**Consigne**:
Recopiez mot pour mot le passage du texte sur les Bakhtiari compris entre « Finalement, les pratiques » et « sein des clans. », bornes incluses.

La vie quotidienne est basée sur une organisation genrée. Ainsi, les hommes s’occupent des travaux d’agriculture et d’élevage des animaux tandis que les femmes s’occupent des tâches ménagères. Ces dernières réalisent également la majeure partie de l’artisanat bakhtiari. Il se compose de travaux de tressage (vêtements, sacs, tapis) et de tannage.
Finalement, les pratiques culturelles des Bakhtiari varient du fait de leur répartition par clans. Leurs productions artisanales diffèrent selon leur histoire, leurs ressources ou la composition de leur groupe.
Le nomadisme et l’autonomie comme symboles de résistance
Le mode de vie spécifique des Bakhtiari décrit précédemment se traduit également par leur volonté d’indépendance politique et leur organisation interne très hiérarchisée. Toutefois, les évolutions politiques du pays redessinent la répartition du pouvoir au sein des clans.
Un peuple historiquement opposé au gouvernement central
Jusqu’au XVIème siècle, les Bakhtiari ont pour la plupart vécu en clans familiaux et autonomes. Par la suite, sous le règne du shah safavide Abbas Ier (1587-1629), les clans se sont unis afin de se protéger du contrôle du gouvernement central. Toutefois, au XVIIIème siècle, la dynastie Afcharide a tenté de diviser les Bakhtiari, ce qui mena à des luttes fratricides entre chefs. De plus, après une tentative de révolte, Nader Shah (1736 à 1747) expulsa un grand nombre d’entre eux dans la région du Khorasan.
Les Bakhtiari ont donc toujours lutté contre les tentatives de contrôle par le gouvernement central. Leur histoire se caractérise par une perpétuelle bataille politique. Cette implication culmine lors de la Révolution constitutionnelle de 1909, où ils obtiennent la reconnaissance de leurs droits en tant que minorité. [3]
Ultérieurement, des politiques d’intimidation ont continué. Le règne de Reza Shah (1925-1941) se caractérisa par une politique d’oppression envers les Bakhtiari.[4] Ce dernier craignait un nouveau soulèvement. Il employa ainsi une politique d’inclusion forcée du peuple bakhtiari. Cette dernière consistait en la sédentarisation des groupes, la diminution du pouvoir des chefs locaux, et la déculturation des Bakhtiari, notamment à travers un code vestimentaire strict. En outre, le Shah tenta de contourner le pouvoir des chefs locaux. Ainsi, il conseilla aux Britanniques de s’adresser uniquement au gouvernement provincial du Khouzistan pour négocier l’exploitation du pétrole sur les territoires bakhtiari. Les chefs bakhtiari manifestèrent leur colère face à cette remise en question de leur autorité. Finalement, les tentatives de Reza Shah n’ont pas eu l’effet escompté, notamment à cause des perturbations de la Seconde Guerre mondiale, affectant le gouvernement central.
Dans le cadre de sa politique de modernisation, Mohammad Reza Pahlavi (1941-1979) a poursuivi une politique de sédentarisation forcée ou de nationalisation des pâturages pour mieux contrôler les populations. En réalité, au-delà des démonstrations politiques, le mode de vie nomade de ce peuple est considéré en son essence comme un acte politique et défensif. Il s’est en effet construit en réaction à la volonté continue des gouvernements centraux successifs de sédentariser la population.

**Les données**:
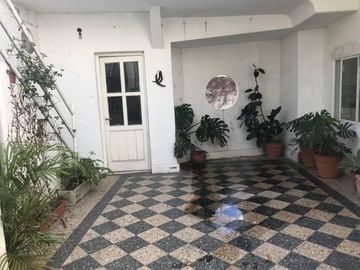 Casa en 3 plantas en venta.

--

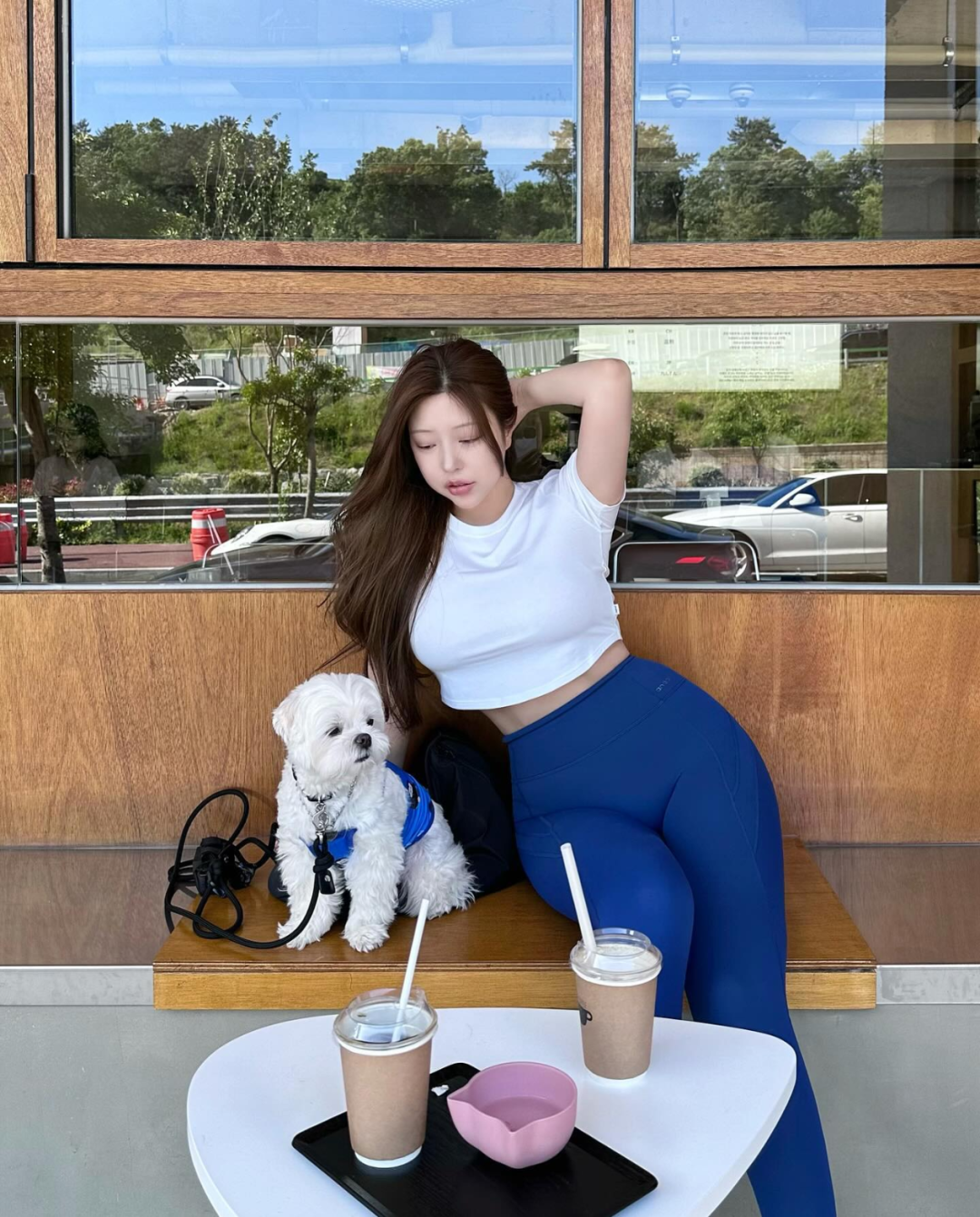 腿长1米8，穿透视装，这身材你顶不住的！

**Résultat**:
Finalement, les pratiques culturelles des Bakhtiari varient du fait de leur répartition par clans. Leurs productions artisanales diffèrent selon leur histoire, leurs ressources ou la composition de leur groupe.
Le nomadisme et l’autonomie comme symboles de résistance
Le mode de vie spécifique des Bakhtiari décrit précédemment se traduit également par leur volonté d’indépendance politique et leur organisation interne très hiérarchisée. Toutefois, les évolutions politiques du pays redessinent la répartition du pouvoir au sein des clans.